3/13/21
By Josh Rubin
How are we to understand the reluctance of the current administration to take decisive action to end the anti-immigrant hysteria of the last decades? Why does policy continue to rely on the mythology of invasion when a simpler, pacific view of the movements of rational people is plainly within our intellectual reach?
Inequities and imbalances, the entropic symptoms of predatory capitalism, are not long tolerated by those who fall victim to it. In the case of migrants, often without any hint of rancor, populations move with the natural penetration of political membranes, inevitably porous, no matter how well fortified with cynical rhetoric.
We can do this the easy way, or, as they say, the hard way. I would never, no matter how much I enjoy the mantra, argue that the the arc of history has some special property that bends it toward justice. I would only say that the sharper the contrast between haves and have-nots, the more likely that the boundaries will not hold. And that the price of defending those boundaries more quickly will rise to a level that makes it downright foolish to keep paying it, rather than to yield to the modest demands and appeals of those most punished.

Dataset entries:
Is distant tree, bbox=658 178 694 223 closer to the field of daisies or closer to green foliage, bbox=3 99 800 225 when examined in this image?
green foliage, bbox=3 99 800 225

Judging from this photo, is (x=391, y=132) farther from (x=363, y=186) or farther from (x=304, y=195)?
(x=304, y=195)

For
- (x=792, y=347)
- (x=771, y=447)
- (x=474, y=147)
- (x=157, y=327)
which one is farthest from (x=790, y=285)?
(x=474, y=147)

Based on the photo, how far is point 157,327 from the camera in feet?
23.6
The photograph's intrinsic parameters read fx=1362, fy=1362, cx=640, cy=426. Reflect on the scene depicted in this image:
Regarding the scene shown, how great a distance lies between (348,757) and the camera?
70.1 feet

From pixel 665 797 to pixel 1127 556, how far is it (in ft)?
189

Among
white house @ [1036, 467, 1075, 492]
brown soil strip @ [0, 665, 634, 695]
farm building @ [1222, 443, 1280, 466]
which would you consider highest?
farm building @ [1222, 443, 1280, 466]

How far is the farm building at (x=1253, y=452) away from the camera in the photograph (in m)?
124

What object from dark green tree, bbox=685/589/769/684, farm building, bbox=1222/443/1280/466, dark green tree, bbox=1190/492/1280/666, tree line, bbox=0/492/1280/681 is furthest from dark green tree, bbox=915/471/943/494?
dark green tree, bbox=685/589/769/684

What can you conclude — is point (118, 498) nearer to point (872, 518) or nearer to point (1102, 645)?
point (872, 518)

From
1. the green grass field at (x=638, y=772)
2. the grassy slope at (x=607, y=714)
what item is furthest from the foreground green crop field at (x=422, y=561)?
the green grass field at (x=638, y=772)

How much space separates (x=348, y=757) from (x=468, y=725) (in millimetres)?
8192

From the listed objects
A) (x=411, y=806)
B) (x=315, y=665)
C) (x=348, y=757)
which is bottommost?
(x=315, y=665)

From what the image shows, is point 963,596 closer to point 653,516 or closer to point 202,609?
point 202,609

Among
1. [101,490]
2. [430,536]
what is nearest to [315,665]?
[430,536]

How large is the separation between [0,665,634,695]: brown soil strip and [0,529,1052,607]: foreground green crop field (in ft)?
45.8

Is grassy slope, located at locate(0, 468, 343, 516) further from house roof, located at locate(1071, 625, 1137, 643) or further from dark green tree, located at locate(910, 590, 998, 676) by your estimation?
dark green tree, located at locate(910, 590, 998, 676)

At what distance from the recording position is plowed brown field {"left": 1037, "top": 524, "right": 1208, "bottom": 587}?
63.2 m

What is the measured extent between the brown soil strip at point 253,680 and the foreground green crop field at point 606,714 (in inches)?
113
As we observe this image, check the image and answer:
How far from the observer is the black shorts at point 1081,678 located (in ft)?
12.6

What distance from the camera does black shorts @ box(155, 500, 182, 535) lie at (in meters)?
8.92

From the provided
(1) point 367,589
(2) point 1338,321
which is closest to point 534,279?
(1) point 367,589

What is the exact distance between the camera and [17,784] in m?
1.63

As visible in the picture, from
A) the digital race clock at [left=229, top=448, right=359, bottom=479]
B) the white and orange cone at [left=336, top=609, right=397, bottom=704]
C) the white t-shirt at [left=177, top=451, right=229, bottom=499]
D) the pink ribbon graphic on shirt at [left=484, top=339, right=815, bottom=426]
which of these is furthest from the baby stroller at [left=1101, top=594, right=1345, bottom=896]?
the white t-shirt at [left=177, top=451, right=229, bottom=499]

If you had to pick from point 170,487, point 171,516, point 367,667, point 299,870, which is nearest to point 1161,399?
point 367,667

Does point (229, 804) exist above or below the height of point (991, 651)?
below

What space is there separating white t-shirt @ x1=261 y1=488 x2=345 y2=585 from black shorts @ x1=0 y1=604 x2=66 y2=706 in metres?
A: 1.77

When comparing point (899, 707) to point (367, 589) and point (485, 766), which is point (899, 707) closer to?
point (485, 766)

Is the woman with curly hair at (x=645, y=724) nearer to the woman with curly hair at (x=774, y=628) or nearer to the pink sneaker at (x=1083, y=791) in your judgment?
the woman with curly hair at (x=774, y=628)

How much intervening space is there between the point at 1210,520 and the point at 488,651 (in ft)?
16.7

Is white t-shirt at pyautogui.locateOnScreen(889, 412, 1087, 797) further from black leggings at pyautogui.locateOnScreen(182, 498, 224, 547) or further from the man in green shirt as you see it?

Problem statement: What does the essay on immigration call inequities and imbalances?

Response to the exercise: The entropic symptoms of predatory capitalism.